▸ YOUR TASKS:
1/ Please copy the passage from the African violet post word for word, starting at "In the meantime, I" and ending at "it, 'Greenwood Holly'.".
2/ Answer these questions using the African violet post:
(a) How many flowers are on the rescued plant?
(b) How far down should the soil be dry before watering?
(c) In what year was the book of expert answers published?

Update: African Violets and Watering House Plants

The rescued African Violet is blooming, just two little pink flowers, but it is enough bloom that I think the plant is going to make it.

If you're new to my blog, let me catch you up on this African violet. My sister and mom's long-time neighbors brought it over to my sister when they were moving a few months ago.

Immediately the African violet went into some kind of shock... cats mauling it, kids hollering and rough housing around it, my sister trying to protect it by putting it up on a bookcase, and then leaving it sit for several days in a saucer of water. Very traumatic for an African violet that lived for years in a quiet home next door.

Now it is doing fine and blooming here at the serene headquarters of May Dreams Gardens.

And I think in the time I've had it, nearly two months, I've probably only watered it four, maybe five times, and it never sat in a saucer of water.

I believe that the number one reason that house plants die is because we overwater them. Oh, yes, we gardeners mean well, and often want to water on a schedule, say "once a week whether the plant needs it or not", and generally it is "not".

But we go ahead with our watering schedule because it suits us, and then we leave the plant sitting in a big saucer full of water.

No, no, no.

Water when the soil is dry a good inch or so down from the surface.

Make sure the pot has good drainage.

If you can, take the plant to a sink to water it thoroughly and let all the excess water run through the pot before putting it back where it belongs. If you can't do that, make sure to empty the saucer of excess water after watering.

Just don't let the plant sit in a saucer of water for a long time.

Soon I'm going to take some cuttings from this African violet, root them, and give them back to my sister. She said that her kids would like to have some African violets to try and grow but she doesn't want to kill off the "mother plant".

In the meantime, I was looking through the book 1,001 African Violet Questions Answered by Twelve Experts, and started to read the biographies of some of the 12 experts.

Lo and behold, one of the experts is from my hometown! And she registered a variety of African violet called 'Lady Greenwood' and at the time the book was published, 1958, she was 'growing a very nice sport from it, 'Greenwood Holly'.

▸ PROVIDED RECORDS:
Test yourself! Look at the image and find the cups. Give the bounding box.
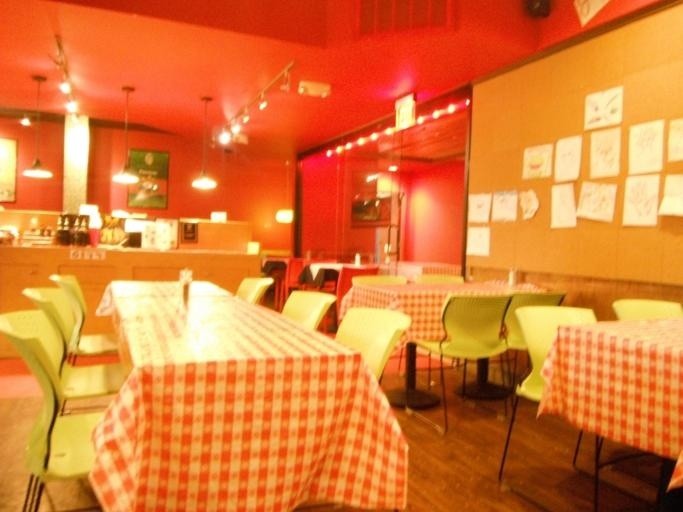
[87,228,99,247]
[126,231,142,247]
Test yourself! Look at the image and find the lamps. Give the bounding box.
[110,87,137,184]
[21,74,51,179]
[217,68,291,146]
[192,96,218,189]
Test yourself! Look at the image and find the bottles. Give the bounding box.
[506,266,516,288]
[178,266,193,313]
[353,252,361,268]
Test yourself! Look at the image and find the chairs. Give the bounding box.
[503,288,566,405]
[611,297,681,321]
[1,309,105,511]
[280,290,337,328]
[408,291,513,434]
[22,287,125,416]
[334,306,412,378]
[255,255,465,324]
[47,273,118,366]
[496,305,648,509]
[235,275,274,304]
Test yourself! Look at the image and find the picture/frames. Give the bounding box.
[0,137,18,204]
[127,147,170,208]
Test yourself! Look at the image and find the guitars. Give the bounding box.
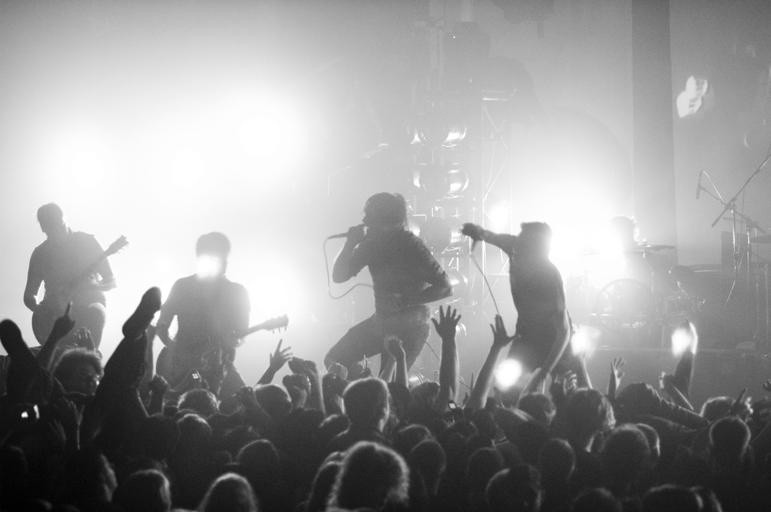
[31,235,127,345]
[156,315,286,389]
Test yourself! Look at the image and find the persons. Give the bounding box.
[608,214,643,273]
[23,202,119,348]
[461,221,592,396]
[156,233,251,397]
[1,286,770,512]
[325,192,455,381]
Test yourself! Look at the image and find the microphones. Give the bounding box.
[332,226,368,238]
[695,170,702,200]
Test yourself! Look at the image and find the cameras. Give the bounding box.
[15,403,39,424]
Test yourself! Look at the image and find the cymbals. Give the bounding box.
[619,244,674,254]
[749,234,769,242]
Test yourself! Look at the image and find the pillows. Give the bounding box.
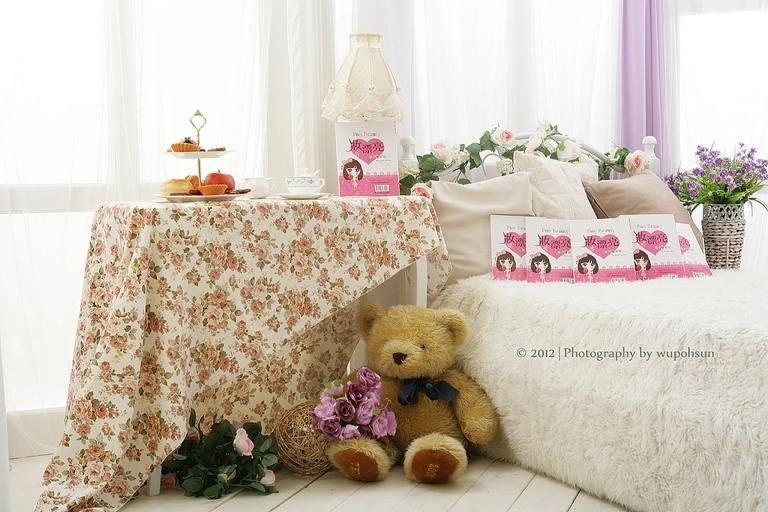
[428,150,703,286]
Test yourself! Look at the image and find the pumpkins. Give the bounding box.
[204,169,235,194]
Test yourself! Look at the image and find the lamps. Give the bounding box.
[316,32,405,124]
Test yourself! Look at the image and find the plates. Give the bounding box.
[280,192,327,199]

▸ WRITTEN RESPONSES:
1/
In the meantime, I was looking through the book 1,001 African Violet Questions Answered by Twelve Experts, and started to read the biographies of some of the 12 experts.

Lo and behold, one of the experts is from my hometown! And she registered a variety of African violet called 'Lady Greenwood' and at the time the book was published, 1958, she was 'growing a very nice sport from it, 'Greenwood Holly'.

2/
(a) Two little pink flowers.
(b) A good inch or so down from the surface.
(c) 1958.